Se sienta detrás del asiento del conductor, y nota que no hay ninguna división bloqueando  la espalda expuesta de la taxista. Es una espalda encantadora.

—¡Hola, señor! —dice la conductora animadamente—. ¡Soy Liz!

Se refirió a él como señor. A cualquier conductor de taxi que haya estado en el oficio por mucho tiempo se le habría extinto la formalidad. Apestaba a inexperiencia. Su cola de caballo castaña, flequillo y grandes ojos azules la hacían parecer más joven de lo que realmente era. Femenina. Pero eso solo lo hacía mejor para él.

—Soy Josh —miente.

—¡Qué hay, Josh! ¿Adónde va?

El hombre le dice que conduzca, y ella lo hace.

—Un tanto joven como para ser taxista.

—Lo sé, eso es lo que dicen todos. Trabajo en la tienda de mi papá, pero no siempre basta con eso, así que conduzco para llegar a fin de mes.

—Linda, también.

—¡Aw, para! —Se ríe—. Mi papá dice que es muy peligroso, pero no pasa nada, soy fuerte. —Dice la última parte con una voz de macho simulada, y luego le sonríe con malicia a través del espejo retrovisor.

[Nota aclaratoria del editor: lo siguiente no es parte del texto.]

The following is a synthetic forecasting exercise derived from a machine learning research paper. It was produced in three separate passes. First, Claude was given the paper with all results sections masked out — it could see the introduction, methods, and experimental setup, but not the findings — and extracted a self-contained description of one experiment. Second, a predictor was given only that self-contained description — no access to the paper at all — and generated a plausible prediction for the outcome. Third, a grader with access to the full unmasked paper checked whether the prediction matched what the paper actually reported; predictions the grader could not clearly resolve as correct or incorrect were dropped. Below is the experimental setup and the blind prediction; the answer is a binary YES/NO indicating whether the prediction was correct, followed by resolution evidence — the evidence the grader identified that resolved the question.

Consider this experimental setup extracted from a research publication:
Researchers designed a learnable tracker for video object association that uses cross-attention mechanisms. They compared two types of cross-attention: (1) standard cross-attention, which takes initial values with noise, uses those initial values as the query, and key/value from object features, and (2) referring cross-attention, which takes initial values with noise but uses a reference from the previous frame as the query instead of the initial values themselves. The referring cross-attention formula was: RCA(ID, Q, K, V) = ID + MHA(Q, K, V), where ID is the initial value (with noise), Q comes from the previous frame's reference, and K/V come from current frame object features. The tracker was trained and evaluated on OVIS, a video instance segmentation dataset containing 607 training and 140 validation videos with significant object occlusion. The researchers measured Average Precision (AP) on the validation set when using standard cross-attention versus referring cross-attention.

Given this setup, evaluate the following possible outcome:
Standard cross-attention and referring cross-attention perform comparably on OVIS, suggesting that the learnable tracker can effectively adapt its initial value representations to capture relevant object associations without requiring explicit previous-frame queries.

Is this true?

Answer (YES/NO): NO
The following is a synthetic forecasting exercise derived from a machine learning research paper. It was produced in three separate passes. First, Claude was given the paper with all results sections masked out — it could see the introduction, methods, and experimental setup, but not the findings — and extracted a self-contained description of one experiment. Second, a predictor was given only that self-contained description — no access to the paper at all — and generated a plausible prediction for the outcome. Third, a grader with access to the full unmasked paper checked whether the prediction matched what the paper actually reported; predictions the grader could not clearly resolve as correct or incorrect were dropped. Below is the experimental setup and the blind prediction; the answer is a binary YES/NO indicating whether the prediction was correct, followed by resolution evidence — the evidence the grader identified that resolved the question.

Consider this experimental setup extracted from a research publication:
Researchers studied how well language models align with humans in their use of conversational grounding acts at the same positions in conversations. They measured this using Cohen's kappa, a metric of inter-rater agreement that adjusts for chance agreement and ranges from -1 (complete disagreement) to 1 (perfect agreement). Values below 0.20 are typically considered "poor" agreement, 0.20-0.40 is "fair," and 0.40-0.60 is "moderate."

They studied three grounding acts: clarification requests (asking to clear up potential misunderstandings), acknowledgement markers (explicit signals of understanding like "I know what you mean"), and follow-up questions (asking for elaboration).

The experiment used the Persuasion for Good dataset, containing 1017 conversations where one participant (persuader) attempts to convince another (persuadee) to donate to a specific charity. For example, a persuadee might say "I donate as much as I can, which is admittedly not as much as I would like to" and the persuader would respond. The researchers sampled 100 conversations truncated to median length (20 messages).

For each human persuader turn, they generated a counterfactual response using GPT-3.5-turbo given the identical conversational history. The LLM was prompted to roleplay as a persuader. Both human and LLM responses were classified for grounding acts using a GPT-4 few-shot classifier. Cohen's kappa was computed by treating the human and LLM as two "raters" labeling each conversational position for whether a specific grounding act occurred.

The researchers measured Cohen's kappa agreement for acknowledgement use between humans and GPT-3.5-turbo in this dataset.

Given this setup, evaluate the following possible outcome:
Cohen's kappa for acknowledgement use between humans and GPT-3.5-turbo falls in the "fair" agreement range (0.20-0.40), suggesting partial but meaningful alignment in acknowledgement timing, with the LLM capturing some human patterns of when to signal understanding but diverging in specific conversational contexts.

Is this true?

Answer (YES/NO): YES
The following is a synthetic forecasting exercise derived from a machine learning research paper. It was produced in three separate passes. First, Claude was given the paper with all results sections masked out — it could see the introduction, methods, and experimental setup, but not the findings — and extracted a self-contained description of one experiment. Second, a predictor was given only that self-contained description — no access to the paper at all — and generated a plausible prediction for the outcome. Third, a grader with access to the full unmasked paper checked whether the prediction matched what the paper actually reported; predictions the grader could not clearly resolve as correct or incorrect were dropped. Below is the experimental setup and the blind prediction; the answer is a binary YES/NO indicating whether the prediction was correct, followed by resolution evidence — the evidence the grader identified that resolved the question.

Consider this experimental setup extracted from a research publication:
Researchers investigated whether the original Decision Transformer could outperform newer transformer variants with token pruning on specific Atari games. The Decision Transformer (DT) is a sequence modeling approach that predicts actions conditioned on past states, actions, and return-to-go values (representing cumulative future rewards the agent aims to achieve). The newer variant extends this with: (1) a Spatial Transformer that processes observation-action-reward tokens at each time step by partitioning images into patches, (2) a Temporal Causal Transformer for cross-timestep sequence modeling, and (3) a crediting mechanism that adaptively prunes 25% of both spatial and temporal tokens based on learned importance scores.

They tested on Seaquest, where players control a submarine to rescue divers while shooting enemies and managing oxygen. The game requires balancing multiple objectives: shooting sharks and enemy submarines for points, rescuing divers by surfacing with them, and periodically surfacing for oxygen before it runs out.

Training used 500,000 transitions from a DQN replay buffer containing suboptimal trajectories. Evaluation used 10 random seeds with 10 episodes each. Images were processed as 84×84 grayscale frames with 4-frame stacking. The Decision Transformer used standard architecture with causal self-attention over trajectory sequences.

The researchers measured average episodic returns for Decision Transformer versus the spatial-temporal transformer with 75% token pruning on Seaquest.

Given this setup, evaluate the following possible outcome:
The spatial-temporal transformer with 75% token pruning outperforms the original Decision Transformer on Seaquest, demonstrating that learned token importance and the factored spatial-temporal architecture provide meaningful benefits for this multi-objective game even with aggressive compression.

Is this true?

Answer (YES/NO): NO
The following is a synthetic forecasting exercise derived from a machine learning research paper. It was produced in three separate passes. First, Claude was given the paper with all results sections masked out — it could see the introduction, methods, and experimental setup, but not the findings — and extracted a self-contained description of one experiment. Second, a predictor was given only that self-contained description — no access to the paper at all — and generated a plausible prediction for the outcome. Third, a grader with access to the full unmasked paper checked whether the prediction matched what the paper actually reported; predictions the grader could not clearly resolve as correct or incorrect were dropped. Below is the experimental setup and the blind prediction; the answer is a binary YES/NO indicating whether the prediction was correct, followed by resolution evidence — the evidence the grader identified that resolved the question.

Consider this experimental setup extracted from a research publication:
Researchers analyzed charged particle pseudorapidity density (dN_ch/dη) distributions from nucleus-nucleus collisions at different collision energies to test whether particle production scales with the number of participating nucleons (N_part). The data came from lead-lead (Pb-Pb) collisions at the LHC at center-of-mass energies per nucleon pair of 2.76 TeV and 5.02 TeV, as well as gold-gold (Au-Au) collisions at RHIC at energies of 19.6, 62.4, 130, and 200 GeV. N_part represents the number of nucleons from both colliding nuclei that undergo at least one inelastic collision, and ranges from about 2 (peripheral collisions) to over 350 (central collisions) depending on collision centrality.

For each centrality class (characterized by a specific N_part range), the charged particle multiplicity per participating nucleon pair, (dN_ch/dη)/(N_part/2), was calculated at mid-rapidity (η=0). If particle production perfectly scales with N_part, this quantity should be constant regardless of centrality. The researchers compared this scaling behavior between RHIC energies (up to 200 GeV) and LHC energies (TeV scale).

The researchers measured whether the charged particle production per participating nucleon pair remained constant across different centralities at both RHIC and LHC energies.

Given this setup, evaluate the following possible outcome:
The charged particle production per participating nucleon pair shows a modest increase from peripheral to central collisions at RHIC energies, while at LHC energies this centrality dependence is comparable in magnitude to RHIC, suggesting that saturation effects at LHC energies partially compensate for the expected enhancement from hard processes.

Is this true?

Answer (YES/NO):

—Apuesto que sí —Saca una botella plástica del bolsillo de su chaqueta y humedece un trapo—. Gira aquí. —El callejón es indistinguible y está a kilómetros de distancia de cualquier lugar en el que él ha estado. Se quedará con el auto, y, cuando haya terminado con ella, lo incendiará. No habrá motivo aparente, no habrá pistas. Será como si nunca hubiera estado ahí.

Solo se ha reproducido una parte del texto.